··· Text extract
In this post, learn how you can use Step Functions to orchestrate serverless IT automation workflows in response to CloudWatch events sourced from AWS Health, a service that monitors and generates events for your AWS resources. As a real-world example, I show automating the response to a scenario where an IAM user access key has been exposed.

Serverless workflows with Step Functions and Lambda

Step Functions makes it easy to develop and orchestrate components of operational response automation using visual workflows. Building automation workflows from individual Lambda functions that perform discrete tasks lets you develop, test, and modify the components of your workflow quickly and seamlessly. As serverless services, Step Functions and Lambda also provide the benefits of more productive development, reduced operational overhead, and no costs incurred outside of when the workflows are actively executing.

Example workflow

As an example, this post focuses on automating the response to an event generated by AWS Health when an IAM access key has been publicly exposed on GitHub. This is a diagram of the automation workflow:

AWS proactively monitors popular code repository sites for IAM access keys that have been publicly exposed. Upon detection of an exposed IAM access key, AWS Health generates an AWS_RISK_CREDENTIALS_EXPOSED event in the AWS account related to the exposed key. A configured CloudWatch Events rule detects this event and invokes a Step Functions state machine. The state machine then orchestrates the automated workflow that deletes the exposed IAM access key, summarizes the recent API activity for the exposed key, and sends the summary message to an Amazon SNS topic to notify the subscribers―in that order.

The corresponding Step Functions state machine diagram of this automation workflow can be seen below:

While this particular example focuses on IT automation workflows in response to the AWS_RISK_CREDENTIALS_EXPOSEDevent sourced from AWS Health, it can be generalized to integrate with other events from these services, other event-generating AWS services, and even run on a time-based schedule.
······
Problems and tasks:
- 1) Answer these questions about the Step Functions post, labeling each answer with its letter.
(a) What event does AWS Health generate when it detects an exposed IAM access key?
(b) What detects that event and invokes the Step Functions state machine?
(c) Apart from more productive development and reduced operational overhead, what benefit of Step Functions and Lambda as serverless services does the post state?
- 2) Transcribe the stretch of the Step Functions post from "As an example, this" through "subscribers―in that order.".
··· Extracted material
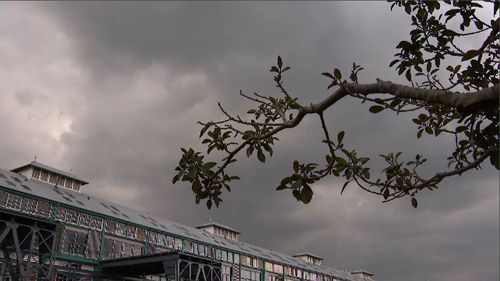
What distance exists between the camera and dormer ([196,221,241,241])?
70500mm

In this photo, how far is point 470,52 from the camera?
4.80m

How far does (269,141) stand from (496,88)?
2.73 meters

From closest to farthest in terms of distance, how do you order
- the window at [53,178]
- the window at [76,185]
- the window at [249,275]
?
1. the window at [53,178]
2. the window at [76,185]
3. the window at [249,275]

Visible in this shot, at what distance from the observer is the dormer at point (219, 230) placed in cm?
7050

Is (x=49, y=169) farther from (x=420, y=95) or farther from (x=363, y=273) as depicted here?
(x=363, y=273)

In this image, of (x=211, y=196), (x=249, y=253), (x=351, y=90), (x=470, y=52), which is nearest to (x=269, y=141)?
(x=211, y=196)

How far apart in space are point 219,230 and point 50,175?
93.7 feet

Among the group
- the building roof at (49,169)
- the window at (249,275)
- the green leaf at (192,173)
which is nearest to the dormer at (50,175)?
the building roof at (49,169)

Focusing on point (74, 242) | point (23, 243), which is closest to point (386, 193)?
point (23, 243)

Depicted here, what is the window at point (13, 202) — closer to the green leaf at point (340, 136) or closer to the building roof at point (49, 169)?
the building roof at point (49, 169)

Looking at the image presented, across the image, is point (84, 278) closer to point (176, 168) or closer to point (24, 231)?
point (24, 231)

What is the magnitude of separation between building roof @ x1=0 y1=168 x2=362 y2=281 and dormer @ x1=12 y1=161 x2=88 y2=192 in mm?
1596

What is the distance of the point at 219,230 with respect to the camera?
234 feet

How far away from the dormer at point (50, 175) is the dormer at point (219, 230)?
912 inches
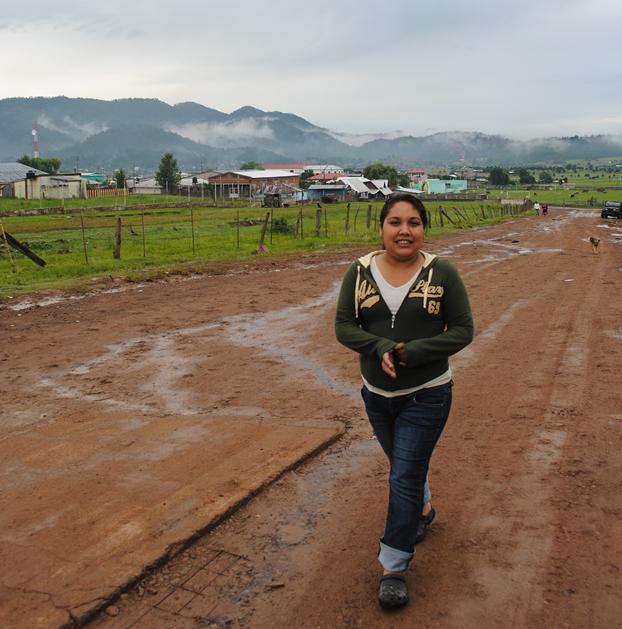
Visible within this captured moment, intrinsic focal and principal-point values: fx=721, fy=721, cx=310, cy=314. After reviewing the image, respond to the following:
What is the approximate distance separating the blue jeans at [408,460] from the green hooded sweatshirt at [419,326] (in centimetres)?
10

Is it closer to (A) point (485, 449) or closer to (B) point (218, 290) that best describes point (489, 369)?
(A) point (485, 449)

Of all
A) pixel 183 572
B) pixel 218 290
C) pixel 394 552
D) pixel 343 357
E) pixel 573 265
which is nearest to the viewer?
pixel 394 552

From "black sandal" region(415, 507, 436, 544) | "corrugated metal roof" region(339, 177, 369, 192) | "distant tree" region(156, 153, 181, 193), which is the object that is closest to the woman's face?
"black sandal" region(415, 507, 436, 544)

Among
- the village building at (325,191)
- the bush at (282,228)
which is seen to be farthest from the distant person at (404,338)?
the village building at (325,191)

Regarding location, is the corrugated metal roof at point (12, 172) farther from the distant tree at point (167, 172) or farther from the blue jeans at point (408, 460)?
the blue jeans at point (408, 460)

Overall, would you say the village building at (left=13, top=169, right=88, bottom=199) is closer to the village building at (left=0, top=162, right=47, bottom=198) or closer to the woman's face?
······
Solutions for each task:
- 1)
(a) An AWS_RISK_CREDENTIALS_EXPOSED event.
(b) A configured CloudWatch Events rule.
(c) No costs are incurred outside of when the workflows are actively executing.

- 2)
As an example, this post focuses on automating the response to an event generated by AWS Health when an IAM access key has been publicly exposed on GitHub. This is a diagram of the automation workflow:

AWS proactively monitors popular code repository sites for IAM access keys that have been publicly exposed. Upon detection of an exposed IAM access key, AWS Health generates an AWS_RISK_CREDENTIALS_EXPOSED event in the AWS account related to the exposed key. A configured CloudWatch Events rule detects this event and invokes a Step Functions state machine. The state machine then orchestrates the automated workflow that deletes the exposed IAM access key, summarizes the recent API activity for the exposed key, and sends the summary message to an Amazon SNS topic to notify the subscribers―in that order.